* _EXERCISE BRIEF_
Every line of the material is to be repeated exactly as it stands.

* _RECORDS_
--- start ---

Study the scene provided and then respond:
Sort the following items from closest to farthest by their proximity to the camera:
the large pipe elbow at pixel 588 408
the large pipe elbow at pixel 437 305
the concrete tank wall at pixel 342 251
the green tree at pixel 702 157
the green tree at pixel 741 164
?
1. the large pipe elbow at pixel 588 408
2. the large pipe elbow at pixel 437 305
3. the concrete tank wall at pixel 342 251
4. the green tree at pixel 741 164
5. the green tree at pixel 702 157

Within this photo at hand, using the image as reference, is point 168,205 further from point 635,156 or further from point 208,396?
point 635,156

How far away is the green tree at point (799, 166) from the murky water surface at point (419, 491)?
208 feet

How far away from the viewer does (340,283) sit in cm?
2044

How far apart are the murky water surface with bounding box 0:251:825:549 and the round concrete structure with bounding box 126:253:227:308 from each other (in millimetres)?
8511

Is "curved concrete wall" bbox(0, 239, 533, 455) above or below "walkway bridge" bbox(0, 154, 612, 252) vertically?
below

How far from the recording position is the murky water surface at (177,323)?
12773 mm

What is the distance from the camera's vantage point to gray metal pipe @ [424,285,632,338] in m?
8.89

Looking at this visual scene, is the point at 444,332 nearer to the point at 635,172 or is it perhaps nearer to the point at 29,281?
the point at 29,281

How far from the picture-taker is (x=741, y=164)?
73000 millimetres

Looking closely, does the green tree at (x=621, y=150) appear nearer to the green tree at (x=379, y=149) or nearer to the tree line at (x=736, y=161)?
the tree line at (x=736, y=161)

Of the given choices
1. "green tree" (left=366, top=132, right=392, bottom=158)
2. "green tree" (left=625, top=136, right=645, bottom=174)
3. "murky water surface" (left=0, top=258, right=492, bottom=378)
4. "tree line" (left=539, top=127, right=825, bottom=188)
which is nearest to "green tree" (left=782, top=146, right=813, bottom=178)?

--- end ---

* _SOLVED PROBLEM_
Study the scene provided and then respond:
Sort the following items from closest to farthest by their proximity to the camera:
the large pipe elbow at pixel 588 408
the large pipe elbow at pixel 437 305
the concrete tank wall at pixel 342 251
the green tree at pixel 702 157
the green tree at pixel 741 164
?
1. the large pipe elbow at pixel 588 408
2. the large pipe elbow at pixel 437 305
3. the concrete tank wall at pixel 342 251
4. the green tree at pixel 741 164
5. the green tree at pixel 702 157

Within this photo at hand, using the image as reference, is point 168,205 further from point 635,156 or further from point 208,396?
point 635,156

How far away is the green tree at point (799, 166) from the murky water surface at point (419, 491)?
208 feet

How far away from the viewer does (340,283) sit in cm?
2044

How far apart are the murky water surface with bounding box 0:251:825:549 and the round concrete structure with bounding box 126:253:227:308 from each other (in millimetres)?
8511

Is "curved concrete wall" bbox(0, 239, 533, 455) above or below "walkway bridge" bbox(0, 154, 612, 252) vertically?
below

How far from the recording position is the murky water surface at (177,323)?
12773 mm

What is the distance from the camera's vantage point to gray metal pipe @ [424,285,632,338] in m?
8.89

Looking at this visual scene, is the point at 444,332 nearer to the point at 635,172 or is it perhaps nearer to the point at 29,281?
the point at 29,281

How far from the picture-taker is (x=741, y=164)?
73000 millimetres

Looking closely, does the green tree at (x=621, y=150) appear nearer to the green tree at (x=379, y=149) or nearer to the tree line at (x=736, y=161)?
the tree line at (x=736, y=161)

Of the given choices
1. "green tree" (left=366, top=132, right=392, bottom=158)
2. "green tree" (left=625, top=136, right=645, bottom=174)
3. "murky water surface" (left=0, top=258, right=492, bottom=378)
4. "tree line" (left=539, top=127, right=825, bottom=188)
which is nearest to "green tree" (left=782, top=146, right=813, bottom=178)?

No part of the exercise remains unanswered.